Public architecture: Future Europe
The Ideal Spaces Working Group (ISWG) has been invited by the European Cultural Centre to the exhibit at The Schusev State Museum of Architecture.
Our exhibit will be part of a larger exhibition of architecture exploring the theme of ‘Public Architecture – Future Europe’ which will run from January 30 until May 10, 2020. It will be hosted by the national museum and research center located in the center of Moscow.
More information can be found on the museum website here https://muar.ru/en/item/1747-public-architecture
NOTE: After two months of the closure of the Schusev Museum, due to the COVID 19 restrictions, finally the doors of the Museum reopened to welcome back all the visitors. The Museum gladly agreed to postpone the end of the exhibition to August 23rd, in order to make up for these past months of stop and let the public and the participants enjoy the show for several weeks more.
Program schedule here
Our exhibition had the theme of Community and Place. Communities need concrete individual places to unfold, not just anonymous spaces as they were the sign of modernity. Since community, as opposed to mere agglomerations of people, needs personal relationships. The place was, and is, the problem of modern as well as recent architecture. We nowadays live in an age of super-modernity, states anthropologist Marc Augè, characterized by spatially extended and anonymous transit spaces, non-places as he calls them, making up a significant part of recent architectures. What we tried to do is to present different worlds with places, emerging from the background of a spatial tapestry that extended in an oval over a length of 16 meters.

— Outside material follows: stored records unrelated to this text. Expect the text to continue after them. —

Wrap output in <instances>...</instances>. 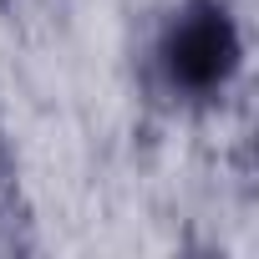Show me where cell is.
<instances>
[{"label": "cell", "instance_id": "1", "mask_svg": "<svg viewBox=\"0 0 259 259\" xmlns=\"http://www.w3.org/2000/svg\"><path fill=\"white\" fill-rule=\"evenodd\" d=\"M148 61L168 102L208 107L244 71V26L229 0H178L153 36Z\"/></svg>", "mask_w": 259, "mask_h": 259}, {"label": "cell", "instance_id": "2", "mask_svg": "<svg viewBox=\"0 0 259 259\" xmlns=\"http://www.w3.org/2000/svg\"><path fill=\"white\" fill-rule=\"evenodd\" d=\"M6 173H11V153H6V127H0V188H6Z\"/></svg>", "mask_w": 259, "mask_h": 259}]
</instances>
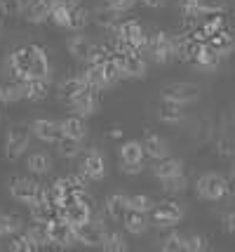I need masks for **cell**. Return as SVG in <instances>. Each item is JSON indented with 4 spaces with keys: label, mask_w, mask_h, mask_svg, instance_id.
Wrapping results in <instances>:
<instances>
[{
    "label": "cell",
    "mask_w": 235,
    "mask_h": 252,
    "mask_svg": "<svg viewBox=\"0 0 235 252\" xmlns=\"http://www.w3.org/2000/svg\"><path fill=\"white\" fill-rule=\"evenodd\" d=\"M123 226L132 236H144L146 229H148V220H146V215H141V212H130L127 220L123 221Z\"/></svg>",
    "instance_id": "cell-36"
},
{
    "label": "cell",
    "mask_w": 235,
    "mask_h": 252,
    "mask_svg": "<svg viewBox=\"0 0 235 252\" xmlns=\"http://www.w3.org/2000/svg\"><path fill=\"white\" fill-rule=\"evenodd\" d=\"M113 35H120V38H125V40H130L132 43V47H134L139 55H144L146 52V45H148V35H146L144 26L139 22H134V19H120V22L113 26Z\"/></svg>",
    "instance_id": "cell-6"
},
{
    "label": "cell",
    "mask_w": 235,
    "mask_h": 252,
    "mask_svg": "<svg viewBox=\"0 0 235 252\" xmlns=\"http://www.w3.org/2000/svg\"><path fill=\"white\" fill-rule=\"evenodd\" d=\"M141 170H144V165H123L125 175H139Z\"/></svg>",
    "instance_id": "cell-51"
},
{
    "label": "cell",
    "mask_w": 235,
    "mask_h": 252,
    "mask_svg": "<svg viewBox=\"0 0 235 252\" xmlns=\"http://www.w3.org/2000/svg\"><path fill=\"white\" fill-rule=\"evenodd\" d=\"M31 132H33L35 139L45 144H56V139L61 137V127H59V121H50V118H38L31 125Z\"/></svg>",
    "instance_id": "cell-16"
},
{
    "label": "cell",
    "mask_w": 235,
    "mask_h": 252,
    "mask_svg": "<svg viewBox=\"0 0 235 252\" xmlns=\"http://www.w3.org/2000/svg\"><path fill=\"white\" fill-rule=\"evenodd\" d=\"M47 231H50V238H52V248H71V245L78 243L76 226L71 221H66L64 217H59L52 224H47Z\"/></svg>",
    "instance_id": "cell-9"
},
{
    "label": "cell",
    "mask_w": 235,
    "mask_h": 252,
    "mask_svg": "<svg viewBox=\"0 0 235 252\" xmlns=\"http://www.w3.org/2000/svg\"><path fill=\"white\" fill-rule=\"evenodd\" d=\"M31 137L33 132L26 125H12L7 137H5V158L7 160H17L19 156H24L31 146Z\"/></svg>",
    "instance_id": "cell-2"
},
{
    "label": "cell",
    "mask_w": 235,
    "mask_h": 252,
    "mask_svg": "<svg viewBox=\"0 0 235 252\" xmlns=\"http://www.w3.org/2000/svg\"><path fill=\"white\" fill-rule=\"evenodd\" d=\"M76 233H78V243H82L85 248H101L104 243V236H106V229L97 224V221H85L76 226Z\"/></svg>",
    "instance_id": "cell-15"
},
{
    "label": "cell",
    "mask_w": 235,
    "mask_h": 252,
    "mask_svg": "<svg viewBox=\"0 0 235 252\" xmlns=\"http://www.w3.org/2000/svg\"><path fill=\"white\" fill-rule=\"evenodd\" d=\"M66 47H68V52L73 55V59H78V62H90L94 43H92L87 35H82V31H76V35H68Z\"/></svg>",
    "instance_id": "cell-18"
},
{
    "label": "cell",
    "mask_w": 235,
    "mask_h": 252,
    "mask_svg": "<svg viewBox=\"0 0 235 252\" xmlns=\"http://www.w3.org/2000/svg\"><path fill=\"white\" fill-rule=\"evenodd\" d=\"M144 7H148V10H160V7H165L167 5V0H139Z\"/></svg>",
    "instance_id": "cell-50"
},
{
    "label": "cell",
    "mask_w": 235,
    "mask_h": 252,
    "mask_svg": "<svg viewBox=\"0 0 235 252\" xmlns=\"http://www.w3.org/2000/svg\"><path fill=\"white\" fill-rule=\"evenodd\" d=\"M120 22V14L118 12H113L111 7H106L104 2H101L99 7L94 10V24L101 26V29H106V31H113V26Z\"/></svg>",
    "instance_id": "cell-32"
},
{
    "label": "cell",
    "mask_w": 235,
    "mask_h": 252,
    "mask_svg": "<svg viewBox=\"0 0 235 252\" xmlns=\"http://www.w3.org/2000/svg\"><path fill=\"white\" fill-rule=\"evenodd\" d=\"M200 7H202V14H221L226 10V2L224 0H200Z\"/></svg>",
    "instance_id": "cell-49"
},
{
    "label": "cell",
    "mask_w": 235,
    "mask_h": 252,
    "mask_svg": "<svg viewBox=\"0 0 235 252\" xmlns=\"http://www.w3.org/2000/svg\"><path fill=\"white\" fill-rule=\"evenodd\" d=\"M120 57V66H123L125 78H146L148 76V64L139 52H130V55H118Z\"/></svg>",
    "instance_id": "cell-17"
},
{
    "label": "cell",
    "mask_w": 235,
    "mask_h": 252,
    "mask_svg": "<svg viewBox=\"0 0 235 252\" xmlns=\"http://www.w3.org/2000/svg\"><path fill=\"white\" fill-rule=\"evenodd\" d=\"M99 90H85L82 94H78V97L73 99L68 106L73 109V113L76 116H82V118H90V116H94L97 111H99L101 101H99V94H97Z\"/></svg>",
    "instance_id": "cell-14"
},
{
    "label": "cell",
    "mask_w": 235,
    "mask_h": 252,
    "mask_svg": "<svg viewBox=\"0 0 235 252\" xmlns=\"http://www.w3.org/2000/svg\"><path fill=\"white\" fill-rule=\"evenodd\" d=\"M162 250L165 252H186V236L172 231L167 238L162 241Z\"/></svg>",
    "instance_id": "cell-43"
},
{
    "label": "cell",
    "mask_w": 235,
    "mask_h": 252,
    "mask_svg": "<svg viewBox=\"0 0 235 252\" xmlns=\"http://www.w3.org/2000/svg\"><path fill=\"white\" fill-rule=\"evenodd\" d=\"M226 182H228V196H235V167L231 170V175L226 177Z\"/></svg>",
    "instance_id": "cell-52"
},
{
    "label": "cell",
    "mask_w": 235,
    "mask_h": 252,
    "mask_svg": "<svg viewBox=\"0 0 235 252\" xmlns=\"http://www.w3.org/2000/svg\"><path fill=\"white\" fill-rule=\"evenodd\" d=\"M50 12H52V0H31L24 7V17L31 24H45L50 22Z\"/></svg>",
    "instance_id": "cell-22"
},
{
    "label": "cell",
    "mask_w": 235,
    "mask_h": 252,
    "mask_svg": "<svg viewBox=\"0 0 235 252\" xmlns=\"http://www.w3.org/2000/svg\"><path fill=\"white\" fill-rule=\"evenodd\" d=\"M68 17H71V5L66 0H52V12H50L52 24H56L59 29H68Z\"/></svg>",
    "instance_id": "cell-33"
},
{
    "label": "cell",
    "mask_w": 235,
    "mask_h": 252,
    "mask_svg": "<svg viewBox=\"0 0 235 252\" xmlns=\"http://www.w3.org/2000/svg\"><path fill=\"white\" fill-rule=\"evenodd\" d=\"M61 217L66 221H71L73 226H80V224L90 221L92 220V208L87 205V200H85V193H82V196L68 198L66 203L61 205Z\"/></svg>",
    "instance_id": "cell-8"
},
{
    "label": "cell",
    "mask_w": 235,
    "mask_h": 252,
    "mask_svg": "<svg viewBox=\"0 0 235 252\" xmlns=\"http://www.w3.org/2000/svg\"><path fill=\"white\" fill-rule=\"evenodd\" d=\"M202 29L207 31V35H212V33H216V31H221V29H226L224 17H221V14H207V19L202 22Z\"/></svg>",
    "instance_id": "cell-47"
},
{
    "label": "cell",
    "mask_w": 235,
    "mask_h": 252,
    "mask_svg": "<svg viewBox=\"0 0 235 252\" xmlns=\"http://www.w3.org/2000/svg\"><path fill=\"white\" fill-rule=\"evenodd\" d=\"M22 220L19 217H12V215H2L0 212V238H10L14 233L22 231Z\"/></svg>",
    "instance_id": "cell-39"
},
{
    "label": "cell",
    "mask_w": 235,
    "mask_h": 252,
    "mask_svg": "<svg viewBox=\"0 0 235 252\" xmlns=\"http://www.w3.org/2000/svg\"><path fill=\"white\" fill-rule=\"evenodd\" d=\"M56 154L61 156V158H78V156L82 154V142L61 134V137L56 139Z\"/></svg>",
    "instance_id": "cell-31"
},
{
    "label": "cell",
    "mask_w": 235,
    "mask_h": 252,
    "mask_svg": "<svg viewBox=\"0 0 235 252\" xmlns=\"http://www.w3.org/2000/svg\"><path fill=\"white\" fill-rule=\"evenodd\" d=\"M85 90H90L87 80L82 76H73V78H66V80L59 85V97H61V101L71 104V101L78 97V94H82Z\"/></svg>",
    "instance_id": "cell-26"
},
{
    "label": "cell",
    "mask_w": 235,
    "mask_h": 252,
    "mask_svg": "<svg viewBox=\"0 0 235 252\" xmlns=\"http://www.w3.org/2000/svg\"><path fill=\"white\" fill-rule=\"evenodd\" d=\"M28 233V238H31V243L35 245V250H45V248H52V238H50V231H47V226H43V224H35L26 231Z\"/></svg>",
    "instance_id": "cell-34"
},
{
    "label": "cell",
    "mask_w": 235,
    "mask_h": 252,
    "mask_svg": "<svg viewBox=\"0 0 235 252\" xmlns=\"http://www.w3.org/2000/svg\"><path fill=\"white\" fill-rule=\"evenodd\" d=\"M226 229L231 231V233H235V210H231L228 217H226Z\"/></svg>",
    "instance_id": "cell-53"
},
{
    "label": "cell",
    "mask_w": 235,
    "mask_h": 252,
    "mask_svg": "<svg viewBox=\"0 0 235 252\" xmlns=\"http://www.w3.org/2000/svg\"><path fill=\"white\" fill-rule=\"evenodd\" d=\"M127 203H130V210L132 212H141V215H151L153 210V198L144 196V193H134V196H127Z\"/></svg>",
    "instance_id": "cell-40"
},
{
    "label": "cell",
    "mask_w": 235,
    "mask_h": 252,
    "mask_svg": "<svg viewBox=\"0 0 235 252\" xmlns=\"http://www.w3.org/2000/svg\"><path fill=\"white\" fill-rule=\"evenodd\" d=\"M80 172L87 177L90 182H101L106 177V158L99 149H87V154L82 158Z\"/></svg>",
    "instance_id": "cell-10"
},
{
    "label": "cell",
    "mask_w": 235,
    "mask_h": 252,
    "mask_svg": "<svg viewBox=\"0 0 235 252\" xmlns=\"http://www.w3.org/2000/svg\"><path fill=\"white\" fill-rule=\"evenodd\" d=\"M28 78L50 80V59L40 45H28Z\"/></svg>",
    "instance_id": "cell-12"
},
{
    "label": "cell",
    "mask_w": 235,
    "mask_h": 252,
    "mask_svg": "<svg viewBox=\"0 0 235 252\" xmlns=\"http://www.w3.org/2000/svg\"><path fill=\"white\" fill-rule=\"evenodd\" d=\"M186 118V111L181 104L177 101H169V99H162L157 104V121L165 123V125H179Z\"/></svg>",
    "instance_id": "cell-20"
},
{
    "label": "cell",
    "mask_w": 235,
    "mask_h": 252,
    "mask_svg": "<svg viewBox=\"0 0 235 252\" xmlns=\"http://www.w3.org/2000/svg\"><path fill=\"white\" fill-rule=\"evenodd\" d=\"M59 127H61V134L66 137H73V139H85L87 137V125H85V118L82 116H66L64 121H59Z\"/></svg>",
    "instance_id": "cell-27"
},
{
    "label": "cell",
    "mask_w": 235,
    "mask_h": 252,
    "mask_svg": "<svg viewBox=\"0 0 235 252\" xmlns=\"http://www.w3.org/2000/svg\"><path fill=\"white\" fill-rule=\"evenodd\" d=\"M207 248H209V243L205 236H200V233L186 236V252H205Z\"/></svg>",
    "instance_id": "cell-46"
},
{
    "label": "cell",
    "mask_w": 235,
    "mask_h": 252,
    "mask_svg": "<svg viewBox=\"0 0 235 252\" xmlns=\"http://www.w3.org/2000/svg\"><path fill=\"white\" fill-rule=\"evenodd\" d=\"M104 5L111 7L113 12H118V14H127L130 10H134L136 0H104Z\"/></svg>",
    "instance_id": "cell-48"
},
{
    "label": "cell",
    "mask_w": 235,
    "mask_h": 252,
    "mask_svg": "<svg viewBox=\"0 0 235 252\" xmlns=\"http://www.w3.org/2000/svg\"><path fill=\"white\" fill-rule=\"evenodd\" d=\"M174 38V35H172ZM202 40L198 38H193V35H179V38H174V59H179V62H186V64H193V59L200 55L202 50Z\"/></svg>",
    "instance_id": "cell-13"
},
{
    "label": "cell",
    "mask_w": 235,
    "mask_h": 252,
    "mask_svg": "<svg viewBox=\"0 0 235 252\" xmlns=\"http://www.w3.org/2000/svg\"><path fill=\"white\" fill-rule=\"evenodd\" d=\"M162 99H169V101H177L181 106H188V104H195L200 99V88L193 85V83H183V80H174V83H167L162 85Z\"/></svg>",
    "instance_id": "cell-5"
},
{
    "label": "cell",
    "mask_w": 235,
    "mask_h": 252,
    "mask_svg": "<svg viewBox=\"0 0 235 252\" xmlns=\"http://www.w3.org/2000/svg\"><path fill=\"white\" fill-rule=\"evenodd\" d=\"M130 212H132V210H130L127 196H123V193H113V196H108V200H106V215H108L115 224H123Z\"/></svg>",
    "instance_id": "cell-23"
},
{
    "label": "cell",
    "mask_w": 235,
    "mask_h": 252,
    "mask_svg": "<svg viewBox=\"0 0 235 252\" xmlns=\"http://www.w3.org/2000/svg\"><path fill=\"white\" fill-rule=\"evenodd\" d=\"M26 167H28L31 175H47L52 170V158L45 151H35L26 158Z\"/></svg>",
    "instance_id": "cell-30"
},
{
    "label": "cell",
    "mask_w": 235,
    "mask_h": 252,
    "mask_svg": "<svg viewBox=\"0 0 235 252\" xmlns=\"http://www.w3.org/2000/svg\"><path fill=\"white\" fill-rule=\"evenodd\" d=\"M12 252H35V245L31 243V238H28V233H14V236H10V245H7Z\"/></svg>",
    "instance_id": "cell-42"
},
{
    "label": "cell",
    "mask_w": 235,
    "mask_h": 252,
    "mask_svg": "<svg viewBox=\"0 0 235 252\" xmlns=\"http://www.w3.org/2000/svg\"><path fill=\"white\" fill-rule=\"evenodd\" d=\"M22 83V97L26 101H43L50 94V88H47V80H38V78H26V80H19Z\"/></svg>",
    "instance_id": "cell-24"
},
{
    "label": "cell",
    "mask_w": 235,
    "mask_h": 252,
    "mask_svg": "<svg viewBox=\"0 0 235 252\" xmlns=\"http://www.w3.org/2000/svg\"><path fill=\"white\" fill-rule=\"evenodd\" d=\"M195 193L202 200L219 203V200H224L228 196V182H226V177L216 175V172H205L195 182Z\"/></svg>",
    "instance_id": "cell-1"
},
{
    "label": "cell",
    "mask_w": 235,
    "mask_h": 252,
    "mask_svg": "<svg viewBox=\"0 0 235 252\" xmlns=\"http://www.w3.org/2000/svg\"><path fill=\"white\" fill-rule=\"evenodd\" d=\"M144 142H130L120 144V165H144Z\"/></svg>",
    "instance_id": "cell-25"
},
{
    "label": "cell",
    "mask_w": 235,
    "mask_h": 252,
    "mask_svg": "<svg viewBox=\"0 0 235 252\" xmlns=\"http://www.w3.org/2000/svg\"><path fill=\"white\" fill-rule=\"evenodd\" d=\"M101 250L106 252H127L130 250V243L125 241L123 233H118V231H106V236H104V243H101Z\"/></svg>",
    "instance_id": "cell-35"
},
{
    "label": "cell",
    "mask_w": 235,
    "mask_h": 252,
    "mask_svg": "<svg viewBox=\"0 0 235 252\" xmlns=\"http://www.w3.org/2000/svg\"><path fill=\"white\" fill-rule=\"evenodd\" d=\"M24 0H0V14L5 17H19L24 14Z\"/></svg>",
    "instance_id": "cell-45"
},
{
    "label": "cell",
    "mask_w": 235,
    "mask_h": 252,
    "mask_svg": "<svg viewBox=\"0 0 235 252\" xmlns=\"http://www.w3.org/2000/svg\"><path fill=\"white\" fill-rule=\"evenodd\" d=\"M162 189H165V193H169V196H179V193H183V191L188 189V179H186L183 172H181V175H174L162 182Z\"/></svg>",
    "instance_id": "cell-41"
},
{
    "label": "cell",
    "mask_w": 235,
    "mask_h": 252,
    "mask_svg": "<svg viewBox=\"0 0 235 252\" xmlns=\"http://www.w3.org/2000/svg\"><path fill=\"white\" fill-rule=\"evenodd\" d=\"M146 55L151 57V62H156V64H167V62H172V59H174V38L162 31L148 35Z\"/></svg>",
    "instance_id": "cell-3"
},
{
    "label": "cell",
    "mask_w": 235,
    "mask_h": 252,
    "mask_svg": "<svg viewBox=\"0 0 235 252\" xmlns=\"http://www.w3.org/2000/svg\"><path fill=\"white\" fill-rule=\"evenodd\" d=\"M90 24V12L85 10L82 5L71 7V17H68V31H82Z\"/></svg>",
    "instance_id": "cell-38"
},
{
    "label": "cell",
    "mask_w": 235,
    "mask_h": 252,
    "mask_svg": "<svg viewBox=\"0 0 235 252\" xmlns=\"http://www.w3.org/2000/svg\"><path fill=\"white\" fill-rule=\"evenodd\" d=\"M144 154L151 160H160V158H167L169 156V146L160 134H148L144 139Z\"/></svg>",
    "instance_id": "cell-29"
},
{
    "label": "cell",
    "mask_w": 235,
    "mask_h": 252,
    "mask_svg": "<svg viewBox=\"0 0 235 252\" xmlns=\"http://www.w3.org/2000/svg\"><path fill=\"white\" fill-rule=\"evenodd\" d=\"M207 43H209V47H214L221 57H228V55H233V50H235V35L228 31V29H221V31L212 33Z\"/></svg>",
    "instance_id": "cell-28"
},
{
    "label": "cell",
    "mask_w": 235,
    "mask_h": 252,
    "mask_svg": "<svg viewBox=\"0 0 235 252\" xmlns=\"http://www.w3.org/2000/svg\"><path fill=\"white\" fill-rule=\"evenodd\" d=\"M22 83L19 80H10L5 85H0V104H14L22 101Z\"/></svg>",
    "instance_id": "cell-37"
},
{
    "label": "cell",
    "mask_w": 235,
    "mask_h": 252,
    "mask_svg": "<svg viewBox=\"0 0 235 252\" xmlns=\"http://www.w3.org/2000/svg\"><path fill=\"white\" fill-rule=\"evenodd\" d=\"M0 33H2V22H0Z\"/></svg>",
    "instance_id": "cell-54"
},
{
    "label": "cell",
    "mask_w": 235,
    "mask_h": 252,
    "mask_svg": "<svg viewBox=\"0 0 235 252\" xmlns=\"http://www.w3.org/2000/svg\"><path fill=\"white\" fill-rule=\"evenodd\" d=\"M5 66H7L10 80H26L28 78V45H22L14 52H10Z\"/></svg>",
    "instance_id": "cell-11"
},
{
    "label": "cell",
    "mask_w": 235,
    "mask_h": 252,
    "mask_svg": "<svg viewBox=\"0 0 235 252\" xmlns=\"http://www.w3.org/2000/svg\"><path fill=\"white\" fill-rule=\"evenodd\" d=\"M151 217H153V224L156 226H174L183 220V205L179 200H162V203H156L153 210H151Z\"/></svg>",
    "instance_id": "cell-7"
},
{
    "label": "cell",
    "mask_w": 235,
    "mask_h": 252,
    "mask_svg": "<svg viewBox=\"0 0 235 252\" xmlns=\"http://www.w3.org/2000/svg\"><path fill=\"white\" fill-rule=\"evenodd\" d=\"M179 10L186 19H202V7H200V0H181L179 2Z\"/></svg>",
    "instance_id": "cell-44"
},
{
    "label": "cell",
    "mask_w": 235,
    "mask_h": 252,
    "mask_svg": "<svg viewBox=\"0 0 235 252\" xmlns=\"http://www.w3.org/2000/svg\"><path fill=\"white\" fill-rule=\"evenodd\" d=\"M221 59H224V57L219 55L214 47H209V43H205L200 50V55L193 59V66H195L198 71H202V73H214V71H219Z\"/></svg>",
    "instance_id": "cell-19"
},
{
    "label": "cell",
    "mask_w": 235,
    "mask_h": 252,
    "mask_svg": "<svg viewBox=\"0 0 235 252\" xmlns=\"http://www.w3.org/2000/svg\"><path fill=\"white\" fill-rule=\"evenodd\" d=\"M151 172H153V177L156 179H160V182H165V179H169V177L174 175H181L183 172V163H181L179 158H160V160H153V165H151Z\"/></svg>",
    "instance_id": "cell-21"
},
{
    "label": "cell",
    "mask_w": 235,
    "mask_h": 252,
    "mask_svg": "<svg viewBox=\"0 0 235 252\" xmlns=\"http://www.w3.org/2000/svg\"><path fill=\"white\" fill-rule=\"evenodd\" d=\"M40 193H43V187L28 177H14L10 182V196L22 205H28V208L35 205L40 200Z\"/></svg>",
    "instance_id": "cell-4"
}]
</instances>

The Schusev State Museum of Architecture in cooperation with the European Cultural Centre – Russia and the European Cultural Centre – Italy presents the exhibition “Public Architecture – Future for Europe”. At the Schusev State Museum of Architecture, the exhibition projects will be displayed in 9 rooms, a few rooms will be dedicated to one single firm or project and in addition, several rooms will be used to present a combination of projects, many of which will be created on purpose for the exhibition. Among the participants, architects and thinkers whose selected works will be presented in the exhibition are: Mies van Der Rohe Foundation, Daniel Libeskind, Kengo Kuma, UNStudio and many more.
Since the opening of the museum in 1934, our venture for the theme of ‘Public Architecture – Future Europe’ was the most visited, with 800 visitors per week.